In questo, e negli altri suoi libri, Bonnefoy racconta le vicissitudini di un’esperienza del vedere che non è disgiunta dall’esperienza dell’ascolto: osservare l’angolo scrostato di un affresco, o l’ombra cancellata, o l’albero in cima al poggio, significa disporsi all’ascolto di voci che vengono da lontano, di immagini che salgono dal buio dell’oblio e prendono forma, di frasi che vengono da libri letti, da classici amati, e tornano cercando di situarsi in un nuovo significato, in una nuova sorprendente luce. L’arrière-pays è un libro proustiano, certamente, ma ancorato in quella chiarezza che viene dalla frequentazione assidua della pittura di Piero, dell’architettura dell’Alberti e del Brunelleschi. L’iniziazione al dialogo interiore avuta dal poeta nel viaggio in Italia si racconta nel libro con scansioni, passaggi, visite, illuminazioni. Nella consapevolezza che il “luogo” che si cerca ha rifrazioni infinite, sta anzitutto dentro di noi, e ha il ritmo del ricordo, o anche del sogno. Il lettore, trascorrendo di pagina in pagina, s’accorge che la vera domanda posta dal poeta è come accedere alla bellezza non nella solitudine ma nella condivisione. Perché la bellezza dell’arte, e del paesaggio, è presenza comune, e in questo senso la sua protezione, la sua custodia è compito di tutti.
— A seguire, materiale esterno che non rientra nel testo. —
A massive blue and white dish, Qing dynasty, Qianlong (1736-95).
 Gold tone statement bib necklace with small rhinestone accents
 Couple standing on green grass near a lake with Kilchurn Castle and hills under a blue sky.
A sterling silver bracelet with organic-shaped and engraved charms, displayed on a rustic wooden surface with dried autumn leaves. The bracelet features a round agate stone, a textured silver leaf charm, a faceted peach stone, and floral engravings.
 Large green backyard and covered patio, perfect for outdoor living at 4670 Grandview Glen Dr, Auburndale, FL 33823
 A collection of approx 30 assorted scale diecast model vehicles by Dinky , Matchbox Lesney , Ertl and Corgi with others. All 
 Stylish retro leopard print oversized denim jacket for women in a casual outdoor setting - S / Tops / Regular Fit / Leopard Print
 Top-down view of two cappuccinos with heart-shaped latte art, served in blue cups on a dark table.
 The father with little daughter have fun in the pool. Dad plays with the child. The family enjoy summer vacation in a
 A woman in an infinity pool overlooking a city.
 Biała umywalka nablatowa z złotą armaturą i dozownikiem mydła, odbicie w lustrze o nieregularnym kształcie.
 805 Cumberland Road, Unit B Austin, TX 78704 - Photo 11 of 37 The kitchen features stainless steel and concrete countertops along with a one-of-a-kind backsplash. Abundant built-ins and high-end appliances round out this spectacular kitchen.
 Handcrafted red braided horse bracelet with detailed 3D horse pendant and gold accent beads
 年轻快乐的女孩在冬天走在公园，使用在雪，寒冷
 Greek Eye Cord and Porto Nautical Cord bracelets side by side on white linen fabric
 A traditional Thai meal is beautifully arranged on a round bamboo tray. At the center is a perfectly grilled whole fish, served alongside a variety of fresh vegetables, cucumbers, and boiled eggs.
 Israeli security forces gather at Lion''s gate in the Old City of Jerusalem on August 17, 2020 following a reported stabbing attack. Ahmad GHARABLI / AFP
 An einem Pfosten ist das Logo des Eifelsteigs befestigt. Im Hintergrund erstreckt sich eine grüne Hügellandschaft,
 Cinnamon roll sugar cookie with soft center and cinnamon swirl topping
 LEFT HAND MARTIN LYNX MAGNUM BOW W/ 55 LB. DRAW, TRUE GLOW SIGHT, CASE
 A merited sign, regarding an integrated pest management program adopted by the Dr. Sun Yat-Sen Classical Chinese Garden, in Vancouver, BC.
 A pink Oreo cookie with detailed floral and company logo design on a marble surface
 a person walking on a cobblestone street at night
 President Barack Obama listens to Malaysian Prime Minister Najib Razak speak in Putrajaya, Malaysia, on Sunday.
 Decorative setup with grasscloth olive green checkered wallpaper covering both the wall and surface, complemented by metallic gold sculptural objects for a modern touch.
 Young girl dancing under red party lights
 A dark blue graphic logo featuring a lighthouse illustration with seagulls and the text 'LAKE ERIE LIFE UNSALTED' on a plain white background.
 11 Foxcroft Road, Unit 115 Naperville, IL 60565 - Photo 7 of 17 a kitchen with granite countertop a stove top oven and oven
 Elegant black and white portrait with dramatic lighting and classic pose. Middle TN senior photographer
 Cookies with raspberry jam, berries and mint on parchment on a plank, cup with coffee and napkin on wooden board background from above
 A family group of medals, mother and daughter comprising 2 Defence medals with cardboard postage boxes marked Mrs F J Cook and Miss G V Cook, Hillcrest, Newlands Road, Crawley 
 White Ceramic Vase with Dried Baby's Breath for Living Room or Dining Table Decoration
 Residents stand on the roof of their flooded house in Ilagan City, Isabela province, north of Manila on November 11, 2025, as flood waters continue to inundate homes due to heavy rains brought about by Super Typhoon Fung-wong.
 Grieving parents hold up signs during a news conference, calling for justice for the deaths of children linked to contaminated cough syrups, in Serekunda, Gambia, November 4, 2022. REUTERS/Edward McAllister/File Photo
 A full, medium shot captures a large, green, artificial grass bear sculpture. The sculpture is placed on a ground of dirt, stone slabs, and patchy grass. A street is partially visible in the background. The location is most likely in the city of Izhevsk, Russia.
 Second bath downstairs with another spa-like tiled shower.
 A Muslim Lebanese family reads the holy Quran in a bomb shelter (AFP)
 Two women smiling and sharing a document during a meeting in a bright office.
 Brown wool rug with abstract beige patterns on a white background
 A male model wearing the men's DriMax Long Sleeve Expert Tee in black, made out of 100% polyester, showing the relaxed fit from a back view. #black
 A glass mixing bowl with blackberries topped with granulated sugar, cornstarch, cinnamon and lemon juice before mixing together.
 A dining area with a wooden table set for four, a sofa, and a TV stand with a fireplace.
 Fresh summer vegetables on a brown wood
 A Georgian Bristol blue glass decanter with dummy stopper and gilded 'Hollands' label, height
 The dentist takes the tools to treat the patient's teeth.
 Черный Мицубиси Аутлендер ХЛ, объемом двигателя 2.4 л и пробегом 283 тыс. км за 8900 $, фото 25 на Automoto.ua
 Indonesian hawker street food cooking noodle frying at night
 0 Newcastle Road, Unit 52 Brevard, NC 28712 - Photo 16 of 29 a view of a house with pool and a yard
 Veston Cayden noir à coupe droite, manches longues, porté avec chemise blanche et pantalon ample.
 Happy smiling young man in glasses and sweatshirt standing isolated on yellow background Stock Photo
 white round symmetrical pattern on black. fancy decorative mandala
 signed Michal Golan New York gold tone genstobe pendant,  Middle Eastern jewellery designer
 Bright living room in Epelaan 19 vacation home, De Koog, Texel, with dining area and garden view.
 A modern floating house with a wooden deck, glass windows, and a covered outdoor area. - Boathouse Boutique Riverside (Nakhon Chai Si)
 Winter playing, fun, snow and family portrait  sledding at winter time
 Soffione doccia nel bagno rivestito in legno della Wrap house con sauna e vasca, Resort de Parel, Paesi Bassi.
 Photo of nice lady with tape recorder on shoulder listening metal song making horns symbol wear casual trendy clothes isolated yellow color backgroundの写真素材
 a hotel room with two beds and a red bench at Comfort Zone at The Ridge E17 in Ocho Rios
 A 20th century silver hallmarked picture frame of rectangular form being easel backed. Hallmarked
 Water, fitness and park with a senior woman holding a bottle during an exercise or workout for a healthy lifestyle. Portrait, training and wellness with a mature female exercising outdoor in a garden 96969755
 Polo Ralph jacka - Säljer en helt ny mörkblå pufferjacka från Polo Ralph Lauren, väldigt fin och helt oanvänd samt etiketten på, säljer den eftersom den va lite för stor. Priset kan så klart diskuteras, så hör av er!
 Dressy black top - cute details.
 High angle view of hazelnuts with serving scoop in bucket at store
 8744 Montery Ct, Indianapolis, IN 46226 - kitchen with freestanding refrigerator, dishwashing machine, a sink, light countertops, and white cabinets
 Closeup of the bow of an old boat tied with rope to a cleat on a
Lo sguardo del poeta, il racconto della sua esperienza, è una forma, e un esempio, di custodia. Una custodia che non attenua certo la labilità del tempo, non ferma la rovina che il tempo comporta - dell’arte, del paesaggio, di noi stessi - ma permette di stare sulla terra sentendosi parte di un mondo che moltiplica, attraverso la bellezza, le presenze, le loro voci, la loro compagnia.

 

Questo testo è stato pubblicato ne I quaderni del Gallo Silvestre, Manni 2006.